Integrating Protein Dynamics into Structure-Based Drug Design via Full-Atom Stochastic Flows

TL;DR

This paper tackles the challenge of incorporating protein pocket dynamics into structure-based drug design by introducing DynamicFlow, a full-atom, SE(3)-equivariant flow framework trained on MD-derived apo-holo pairs to jointly transform apo pockets into holo conformations and generate binding ligands. The method employs both continuous-flow matching for geometric coordinates and discrete-flow matching for ligand bond types, extended to a stochastic ODE/SDE variant for robustness, and built on a multiscale architecture that combines atom-level EGNNs with residue-level Transformers.
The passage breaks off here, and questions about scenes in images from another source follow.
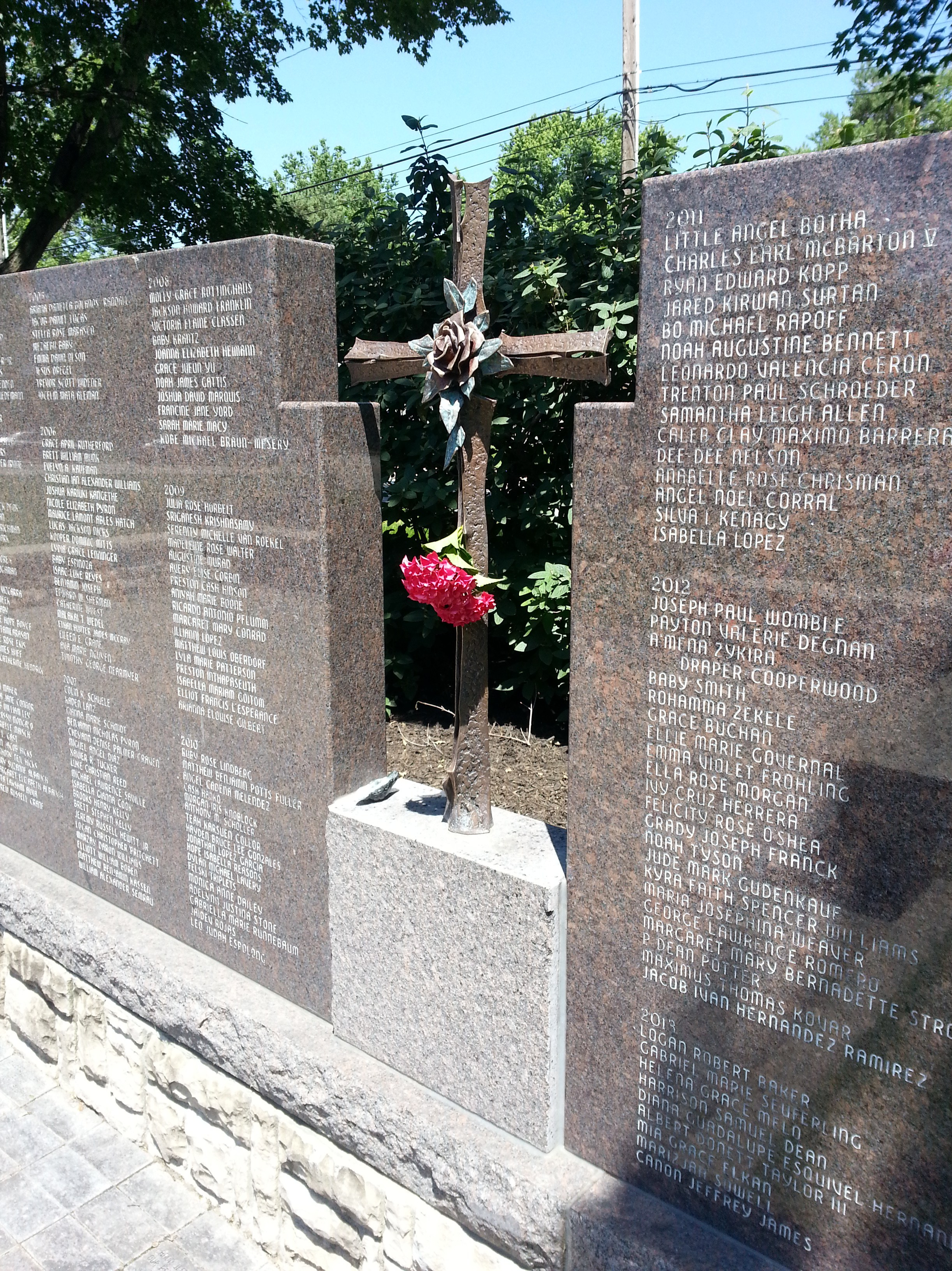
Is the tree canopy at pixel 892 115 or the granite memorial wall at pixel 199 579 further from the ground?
the tree canopy at pixel 892 115

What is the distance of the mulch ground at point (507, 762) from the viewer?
12.6 feet

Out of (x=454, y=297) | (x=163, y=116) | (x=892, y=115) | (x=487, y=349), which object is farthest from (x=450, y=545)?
(x=892, y=115)

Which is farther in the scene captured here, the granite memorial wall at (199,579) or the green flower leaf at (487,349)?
the granite memorial wall at (199,579)

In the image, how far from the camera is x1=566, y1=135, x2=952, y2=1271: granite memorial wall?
169cm

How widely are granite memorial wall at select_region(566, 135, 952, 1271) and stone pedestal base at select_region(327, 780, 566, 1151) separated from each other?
15cm

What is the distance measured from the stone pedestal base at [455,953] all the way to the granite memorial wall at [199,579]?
0.16 meters

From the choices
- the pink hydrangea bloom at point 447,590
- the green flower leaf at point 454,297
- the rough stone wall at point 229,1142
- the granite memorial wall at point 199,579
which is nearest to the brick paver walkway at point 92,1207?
the rough stone wall at point 229,1142

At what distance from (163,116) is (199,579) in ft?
22.9

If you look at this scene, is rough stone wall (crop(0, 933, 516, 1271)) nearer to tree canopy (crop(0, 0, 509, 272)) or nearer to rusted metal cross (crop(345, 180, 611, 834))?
rusted metal cross (crop(345, 180, 611, 834))

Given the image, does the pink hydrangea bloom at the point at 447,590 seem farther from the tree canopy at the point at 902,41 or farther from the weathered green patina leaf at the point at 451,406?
the tree canopy at the point at 902,41

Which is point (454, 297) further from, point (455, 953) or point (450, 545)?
point (455, 953)

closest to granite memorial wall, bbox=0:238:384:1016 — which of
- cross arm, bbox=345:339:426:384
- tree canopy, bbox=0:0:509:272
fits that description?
cross arm, bbox=345:339:426:384

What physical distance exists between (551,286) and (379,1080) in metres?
3.12

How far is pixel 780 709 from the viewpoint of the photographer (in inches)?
74.3
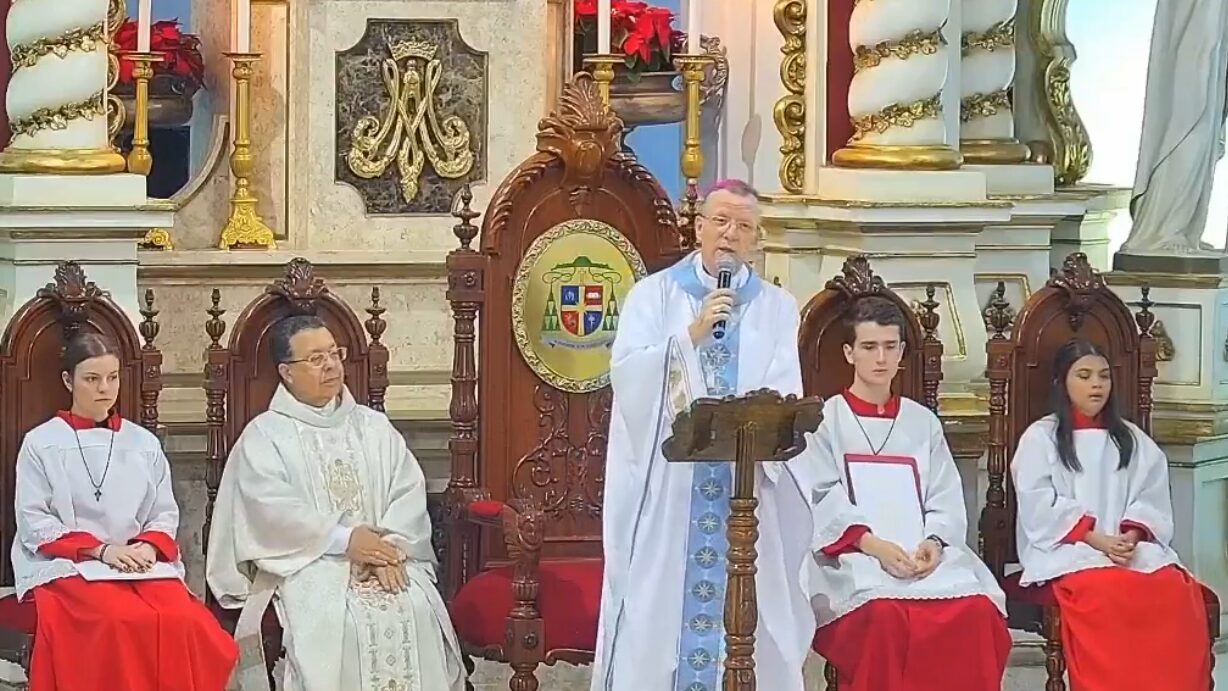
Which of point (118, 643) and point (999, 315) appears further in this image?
point (999, 315)

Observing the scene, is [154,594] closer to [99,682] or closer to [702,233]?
[99,682]

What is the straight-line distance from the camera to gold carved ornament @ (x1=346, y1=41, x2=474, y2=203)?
9234 mm

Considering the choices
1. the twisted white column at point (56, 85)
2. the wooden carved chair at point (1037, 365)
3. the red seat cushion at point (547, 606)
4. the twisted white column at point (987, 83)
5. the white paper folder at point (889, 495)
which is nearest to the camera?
the red seat cushion at point (547, 606)

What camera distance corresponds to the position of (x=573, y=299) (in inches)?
327

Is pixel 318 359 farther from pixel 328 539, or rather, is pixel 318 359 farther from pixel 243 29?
pixel 243 29

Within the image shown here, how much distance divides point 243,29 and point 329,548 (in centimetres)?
189

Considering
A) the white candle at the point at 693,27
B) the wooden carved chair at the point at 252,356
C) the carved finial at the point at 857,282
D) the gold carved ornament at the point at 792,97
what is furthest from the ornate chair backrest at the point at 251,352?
the gold carved ornament at the point at 792,97

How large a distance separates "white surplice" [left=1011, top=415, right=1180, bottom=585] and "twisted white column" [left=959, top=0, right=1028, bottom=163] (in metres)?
1.75

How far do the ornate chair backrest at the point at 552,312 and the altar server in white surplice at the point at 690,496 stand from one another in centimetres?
65

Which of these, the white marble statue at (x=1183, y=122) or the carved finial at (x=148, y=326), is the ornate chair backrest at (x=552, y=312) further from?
the white marble statue at (x=1183, y=122)

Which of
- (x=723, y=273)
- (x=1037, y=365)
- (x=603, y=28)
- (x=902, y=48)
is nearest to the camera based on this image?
(x=723, y=273)

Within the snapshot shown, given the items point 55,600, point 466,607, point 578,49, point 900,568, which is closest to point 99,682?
point 55,600

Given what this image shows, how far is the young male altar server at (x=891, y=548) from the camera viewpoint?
775 centimetres

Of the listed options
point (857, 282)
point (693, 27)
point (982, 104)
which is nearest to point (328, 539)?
point (857, 282)
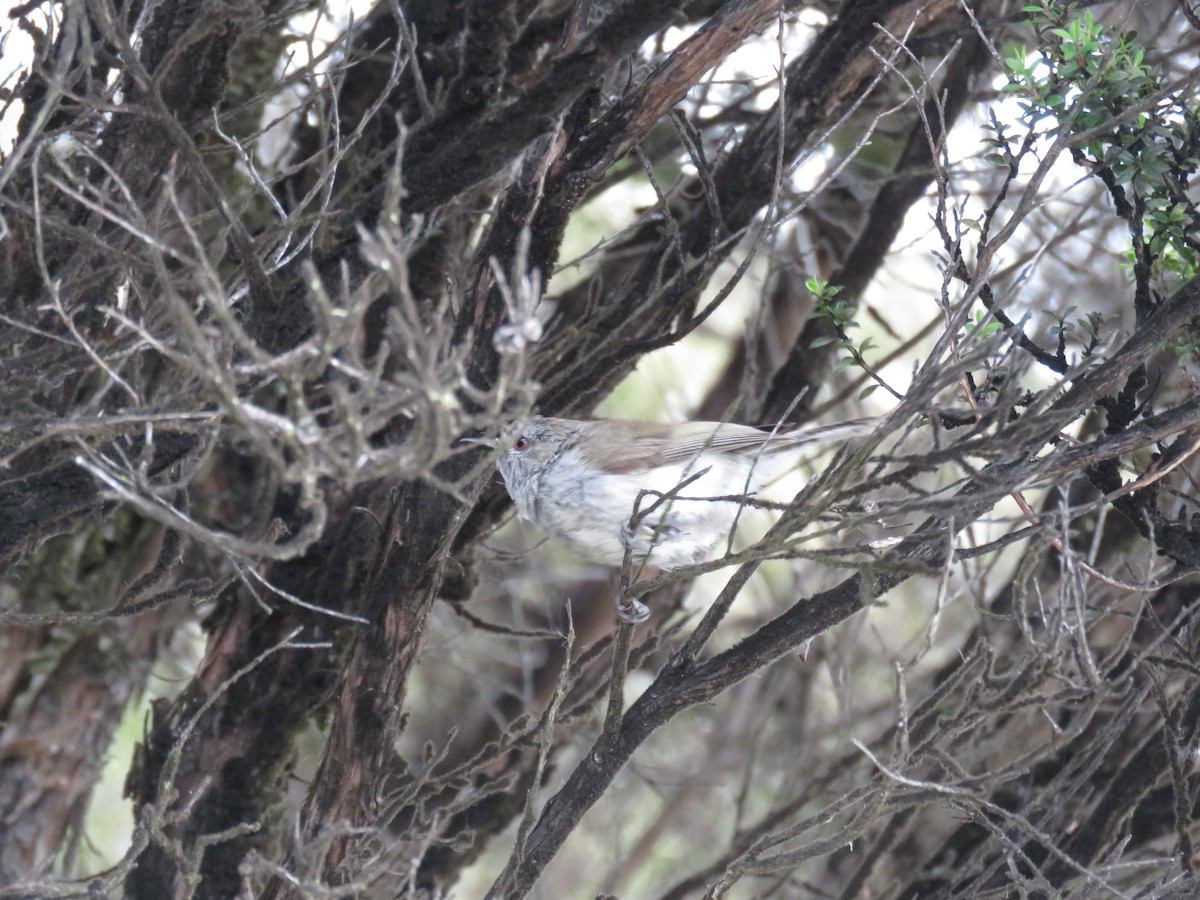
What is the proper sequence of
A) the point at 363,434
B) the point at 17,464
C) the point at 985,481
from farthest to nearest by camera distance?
the point at 17,464
the point at 985,481
the point at 363,434

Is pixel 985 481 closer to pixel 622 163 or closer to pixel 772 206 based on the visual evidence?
pixel 772 206

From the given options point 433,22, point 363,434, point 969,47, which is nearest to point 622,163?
point 433,22

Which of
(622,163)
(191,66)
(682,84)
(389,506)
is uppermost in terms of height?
(622,163)

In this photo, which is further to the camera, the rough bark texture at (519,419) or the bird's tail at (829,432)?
the bird's tail at (829,432)

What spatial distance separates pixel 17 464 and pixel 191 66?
1392 millimetres

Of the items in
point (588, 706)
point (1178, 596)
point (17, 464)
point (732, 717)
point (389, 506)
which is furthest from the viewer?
point (732, 717)

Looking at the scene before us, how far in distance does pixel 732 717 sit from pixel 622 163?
13.2ft

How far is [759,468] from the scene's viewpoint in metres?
5.12

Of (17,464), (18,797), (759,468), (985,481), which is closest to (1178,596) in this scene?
(759,468)

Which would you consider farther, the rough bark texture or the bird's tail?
the bird's tail

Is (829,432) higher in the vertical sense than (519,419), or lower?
higher

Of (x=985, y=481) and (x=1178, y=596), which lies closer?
(x=985, y=481)

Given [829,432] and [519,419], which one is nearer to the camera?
[519,419]

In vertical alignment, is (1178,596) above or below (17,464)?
below
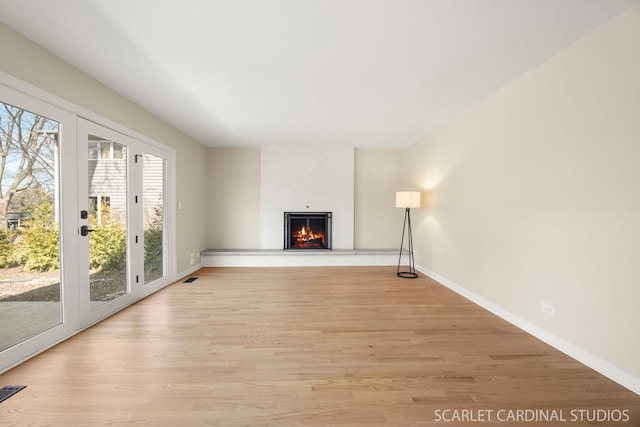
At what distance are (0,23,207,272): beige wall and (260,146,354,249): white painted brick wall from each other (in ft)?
4.12

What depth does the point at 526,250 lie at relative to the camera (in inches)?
96.2

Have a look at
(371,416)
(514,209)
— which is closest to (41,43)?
(371,416)

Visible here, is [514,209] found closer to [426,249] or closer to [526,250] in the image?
[526,250]

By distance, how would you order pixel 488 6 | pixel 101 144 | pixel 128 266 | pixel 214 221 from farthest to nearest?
1. pixel 214 221
2. pixel 128 266
3. pixel 101 144
4. pixel 488 6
Key contributions include a meticulously curated MISATO-based dataset, a full-atom flow model capable of capturing backbone translations, side-chain torsions, and ligand topology, and demonstrations that generated holo-like pockets improve the performance of traditional SBDD methods while yielding promising ligands with favorable pharmacokinetic properties. The approach advances practical drug discovery by providing physically informed holo-pocket inputs and end-to-end generative capabilities that account for protein dynamics and induced-fit effects.

Abstract

The dynamic nature of proteins, influenced by ligand interactions, is essential for comprehending protein function and progressing drug discovery. Traditional structure-based drug design (SBDD) approaches typically target binding sites with rigid structures, limiting their practical application in drug development. While molecular dynamics simulation can theoretically capture all the biologically relevant conformations, the transition rate is dictated by the intrinsic energy barrier between them, making the sampling process computationally expensive. To overcome the aforementioned challenges, we propose to use generative modeling for SBDD considering conformational changes of protein pockets. We curate a dataset of apo and multiple holo states of protein-ligand complexes, simulated by molecular dynamics, and propose a full-atom flow model (and a stochastic version), named DynamicFlow, that learns to transform apo pockets and noisy ligands into holo pockets and corresponding 3D ligand molecules. Our method uncovers promising ligand molecules and corresponding holo conformations of pockets. Additionally, the resultant holo-like states provide superior inputs for traditional SBDD approaches, playing a significant role in practical drug discovery.

Paper Structure

This paper contains 26 sections, 28 equations, 16 figures, 9 tables.

Figures (16)

  • Figure 1: Comparison of Abl kinase domain conformations. In the top panel, the transition between the apo active and apo inactive conformations is shown. In the bottom panel, the active conformation with Dasatinib bound (DFG-in state) is compared to the inactive conformation with Imatinib bound (DFG-out state). The transformations between these states highlight the structural shifts critical for ligand binding.
  • Figure 2: Overview of DynamicFlow. (a) Our dataset consists of apo and multiple holo states of protein-ligand complexes derived from molecular dynamics simulation. (b) Our flow models, DynamicFlow-ODE and DynamicFlow-SDE, the generative process of ligand molecules along with the protein dynamics from apo to holo. The protein pocket is represented as both (i) residue frames and side-chain torsions and (ii) full atoms. The ligand molecule is represented as atom types, bond types, and atom positions.
  • Figure 3: Illustration of our multiscale full-atom model architecture: (a) atom-level SE(3)-equivariant graph neural network; (b) residue-level Transformers.
  • Figure 4: Distribution of differences in protein-ligand non-covalent interaction numbers of apo/our pockets and ligands designed by TargetDiff from those of ground-truth holo-ligand complexes.
  • Figure 5: Cover Ratio and minimum RMSD against holo states along the number of samples.